The primary function of the two batteries on board IUE is to provide spacecraft power during the semi-annual Earth shadow seasons. Observations at high or low Beta angles may also discharge the batteries. In order to prolong the life of the batteries and the IUE mission lifetime, the number of times that the batteries can be discharged per year for normal science operations is very limited. In most cases, proper scheduling of your observing program can preclude the need to operate at high or low Betas. However, battery discharge may be necessary in some circumstances, such as time-critical observations or targets of opportunity. It is necessary that approval to discharge the batteries be obtained form the Project Scientist prior to your arrival at GSFC. The general guidelines for battery discharge are reviewed below (also see Appendix A). Please refer to the articles in the NASA IUE Newsletter (Kalinowski 1983 and Sonneborn 1983) for further details.
In any 12-month period, the batteries may be discharged below 22.5 Volts only 36 times (24 times for GSFC and 12 for VILSPA). Of these 36 discharges, the batteries may reach the `red-line' limit (20.6 Volts) only 12 times (8 for GSFC and 4 for VILSPA). If a red-line limit is reached, the spacecraft must be promptly slewed to a power-positive attitude to allow the batteries to recharge. Depending on the initial depth of discharge, the recharging period may take up to 16 hours. This could restrict observing plans for the remainder of the shift and the next observer's shift as well.
The rate of discharge depends upon the level of observing activity. Reading images from the cameras consumes more power than exposing. The camera deck heaters, which are used to control the focus at low Betas, draw about twice as much current as reading a camera. Spacecraft rangings draw even more power than the deck heaters. Although rangings normally only last about 10 minutes, they can rapidly drain the batteries down to the 22.5 Volt limit if the spacecraft is at a high or low Beta. An observing plan for exposing one camera with a primary mirror heater turned on is an example of a minimum level of observing activity. Exposing one camera with both primary mirror heaters turned on, while reading the other camera once per hour, is an example of a high level of activity. For observations at high Beta angles the spacecraft will be put in a lower power configuration(again, with prior approval from the Project) which extends the power positive Beta range.
Since the solar arrays are gradually degrading with time, the actual Beta limits at which battery discharge is likely to occur are also gradually changing. Predictions of future power positive regions are given by Jackson (1991). The current range of power positive Betas is somewhat better than previously predicted, since the two-gyro/FSS system uses slightly less power than the former three-gyro system. The letter you receive with your skymap will give the current Beta limits for the month of your observations.

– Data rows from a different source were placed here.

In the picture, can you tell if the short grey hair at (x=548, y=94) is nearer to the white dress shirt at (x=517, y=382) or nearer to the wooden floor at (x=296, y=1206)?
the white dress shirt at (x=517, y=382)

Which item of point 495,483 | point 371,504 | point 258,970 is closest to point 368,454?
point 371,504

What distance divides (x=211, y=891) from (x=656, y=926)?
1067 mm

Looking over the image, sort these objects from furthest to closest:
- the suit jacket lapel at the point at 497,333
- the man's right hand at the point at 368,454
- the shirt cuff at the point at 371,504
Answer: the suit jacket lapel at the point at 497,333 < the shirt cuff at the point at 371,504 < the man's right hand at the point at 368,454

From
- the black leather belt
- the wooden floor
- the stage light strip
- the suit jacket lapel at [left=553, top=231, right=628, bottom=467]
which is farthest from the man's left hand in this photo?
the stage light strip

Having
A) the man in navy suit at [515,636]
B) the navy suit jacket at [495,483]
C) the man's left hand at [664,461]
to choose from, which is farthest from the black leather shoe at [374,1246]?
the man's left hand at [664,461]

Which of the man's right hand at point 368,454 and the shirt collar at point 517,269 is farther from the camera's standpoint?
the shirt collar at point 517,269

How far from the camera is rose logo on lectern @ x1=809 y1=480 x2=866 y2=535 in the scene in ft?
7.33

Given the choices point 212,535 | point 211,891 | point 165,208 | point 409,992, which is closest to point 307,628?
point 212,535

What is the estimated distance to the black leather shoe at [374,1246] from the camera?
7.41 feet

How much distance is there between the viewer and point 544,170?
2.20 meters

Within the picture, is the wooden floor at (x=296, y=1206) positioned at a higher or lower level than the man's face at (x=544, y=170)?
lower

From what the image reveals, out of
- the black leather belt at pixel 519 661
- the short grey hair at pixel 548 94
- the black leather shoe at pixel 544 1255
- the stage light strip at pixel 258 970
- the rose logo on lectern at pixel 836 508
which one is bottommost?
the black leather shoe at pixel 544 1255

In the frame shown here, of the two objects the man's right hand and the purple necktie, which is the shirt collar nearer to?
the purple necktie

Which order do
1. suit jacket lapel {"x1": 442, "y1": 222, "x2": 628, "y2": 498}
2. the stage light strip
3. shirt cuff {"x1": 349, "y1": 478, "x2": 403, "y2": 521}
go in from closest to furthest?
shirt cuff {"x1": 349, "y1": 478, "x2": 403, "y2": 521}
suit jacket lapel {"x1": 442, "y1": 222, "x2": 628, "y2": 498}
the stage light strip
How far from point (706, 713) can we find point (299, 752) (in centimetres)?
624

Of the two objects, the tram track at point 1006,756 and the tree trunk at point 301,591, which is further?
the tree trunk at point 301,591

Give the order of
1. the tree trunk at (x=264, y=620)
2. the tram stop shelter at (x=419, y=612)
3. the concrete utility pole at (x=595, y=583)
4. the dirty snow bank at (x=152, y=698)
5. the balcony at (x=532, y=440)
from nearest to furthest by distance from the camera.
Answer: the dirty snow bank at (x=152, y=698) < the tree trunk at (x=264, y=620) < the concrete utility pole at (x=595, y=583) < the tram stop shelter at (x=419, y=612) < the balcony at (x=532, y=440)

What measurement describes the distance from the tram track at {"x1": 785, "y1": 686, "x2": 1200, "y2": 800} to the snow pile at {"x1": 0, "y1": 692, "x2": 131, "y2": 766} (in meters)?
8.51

Twice a year, for about three weeks in late summer and winter, the IUE's orbit carries it through the Earth's shadow once each day. During the shadow passages, which may last as long as 80 minutes, the batteries lack sufficient power to permit observations or maneuvers. On exiting shadow, normal operations resume, although battery discharge is not permitted. During the July-August 1991 shadow season observations were confined to Beta angles between about 45 and 95 degrees.